TEXT PASSAGE:
Iran has begun several days of public mourning and funeral processions for its former Supreme Leader, Ayatollah Ali Khamenei, more than four months after he was killed in strikes launched by the US and Israel.
The former Ayatollah's body on Fruday (3 July) lay in state at Tehran's Grand Mosque, ahead of his burial in his hometown of Mashhad next Thursday.
Iranian authorities said 12 to 20 million people were expected to attend the ceremonies, which are part of what they are calling the "funeral of the century".
Iran's President Masoud Pezeshkian was among those paying their respects after the coffin was placed at the vast religious complex.
There will be an official funeral ceremony in Tehran on Saturday, which the Tehran-based Mohammad Rasulullah Corps is leading, as part of six days of ceremonies.
Authorities have ordered public and private offices in Tehran to close from Saturday through Monday, while traffic restrictions will shut down most of the city centre to private vehicles, AFP reported. The airspace over Tehran was partially closed on Friday and will be fully closed on Monday.

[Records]
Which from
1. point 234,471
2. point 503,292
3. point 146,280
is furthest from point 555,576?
---
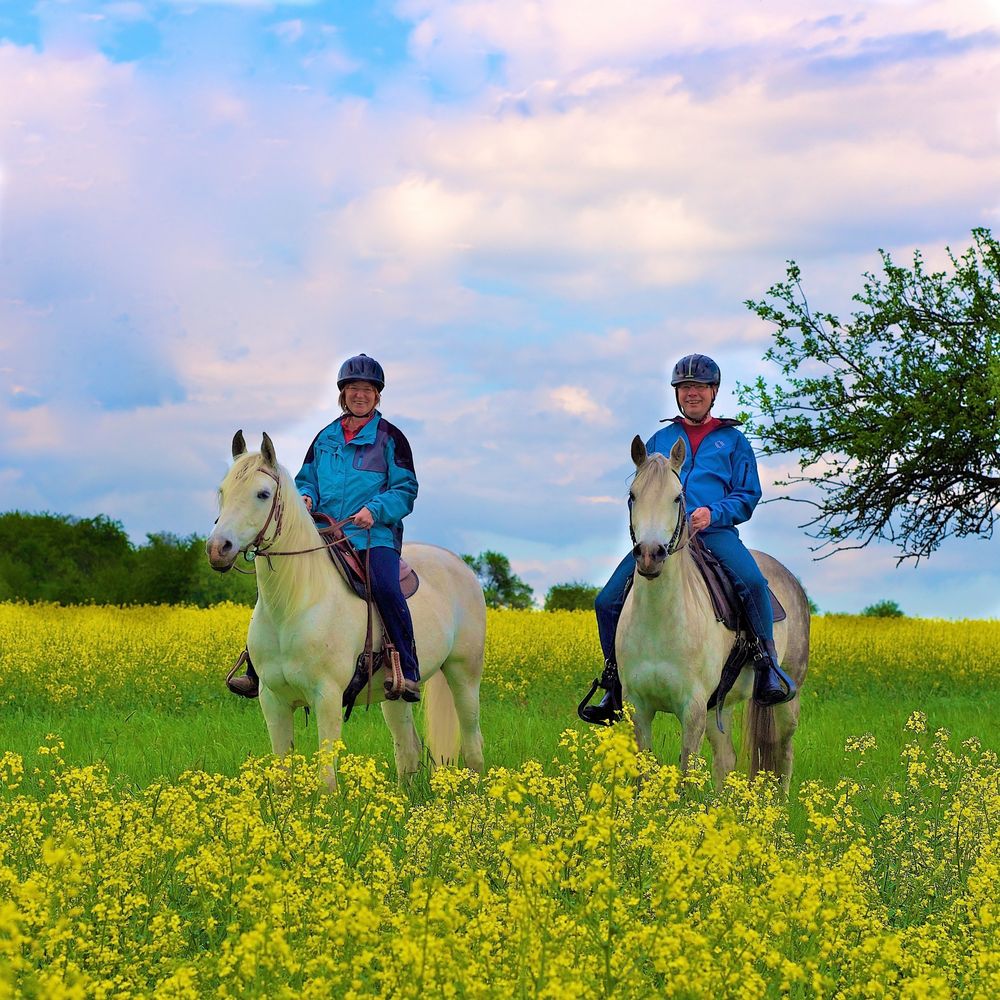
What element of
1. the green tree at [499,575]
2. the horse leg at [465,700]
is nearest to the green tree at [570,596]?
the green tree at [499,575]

TASK REQUIREMENTS:
a) Using the funeral report, explain in one to three sentences why Iran has begun days of public mourning.
b) According to the funeral report, in which city will the former Supreme Leader be buried?
c) In the funeral report, rewrite the stretch from "Iran has begun" through "days of ceremonies.", putting "casket" in place of "coffin".
You won't need the records for any of this.

WRITTEN RESPONSES:
a) Iran is mourning its former Supreme Leader, Ayatollah Ali Khamenei, who was killed in strikes launched by the US and Israel more than four months earlier.

b) He will be buried in his hometown of Mashhad.

c)
Iran has begun several days of public mourning and funeral processions for its former Supreme Leader, Ayatollah Ali Khamenei, more than four months after he was killed in strikes launched by the US and Israel.
The former Ayatollah's body on Fruday (3 July) lay in state at Tehran's Grand Mosque, ahead of his burial in his hometown of Mashhad next Thursday.
Iranian authorities said 12 to 20 million people were expected to attend the ceremonies, which are part of what they are calling the "funeral of the century".
Iran's President Masoud Pezeshkian was among those paying their respects after the casket was placed at the vast religious complex.
There will be an official funeral ceremony in Tehran on Saturday, which the Tehran-based Mohammad Rasulullah Corps is leading, as part of six days of ceremonies.